▸ Given passage
○ ○ ○
The Week the Chair Turned
Warsh inherits the hot seat. Inflation re-accelerated to 3.8%. The Dow briefly kissed 50,000. Then Beijing produced no deal, oil surged past $109, and the market remembered what kind of year this is.
Five sessions. One presidential summit. One confirmed Fed chair. One inflation shock that erased any remaining doubt about the rate path ahead. The week of May 11–15 was the kind of week that gets a chapter in whatever book eventually gets written about this war economy — because by Friday's close, the market had absorbed all of it and spit out a clear verdict: the rally that carried the S&P 500 to record territory above 7,500 was more fragile than it looked, and the thesis that underpinned it — a Fed pivot, an Iran resolution, a clean diplomatic off-ramp from Beijing — had just run into hard reality on all three fronts simultaneously.
○ ○ ○
▸ Collected material
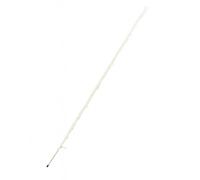 SecureFix Direct Electric Fence Poly Posts 1.6M X40 (White Fencing Stake Plastic 1600mm)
○ ○ ○
▸ What to do
[A] The article on the week of May 11–15 names the pieces of the thesis that underpinned the rally. List all of them.
[B] Answer these questions from the article on the week of May 11–15.
(i) To what rate did inflation re-accelerate?
(ii) What price did oil surge past?
(iii) Above what level did the rally carry the S&P 500?
[C] Write the next part of the article on the week of May 11–15, picking up after its last sentence.

▸ Responses to the tasks
[A]
- A Fed pivot
- An Iran resolution
- A clean diplomatic off-ramp from Beijing

[B]
(i) 3.8%
(ii) $109
(iii) 7,500

[C]
The Ledger
May 11
May 12
May 13
May 14
May 15
"The consumer is not doomed yet — but the cushion is wearing thin. Serious credit card delinquencies are nearing levels not seen since the Great Recession. The saving rate has not been this low since October 2022."
— KPMG U.S. Economic Outlook, May 14, 2026The Warsh Inheritance
Kevin Warsh steps into the most politically charged Fed chairmanship in decades. The 54–45 Senate vote — nearly 10 points narrower than Paul Volcker's confirmation — reflects how completely monetary policy has been absorbed into the partisan political framework. Trump's expectation is explicit: lower rates. The problem is the data. Warsh argued during his confirmation hearings that AI productivity gains would compress inflation and create space for cuts. That was before February 28th. Now he inherits a core CPI running at 2.8%, headline at 3.8%, rate-hike probabilities touching 45%, and an oil market that is at the mercy of a conflict his predecessor spent six months watching from the sideline.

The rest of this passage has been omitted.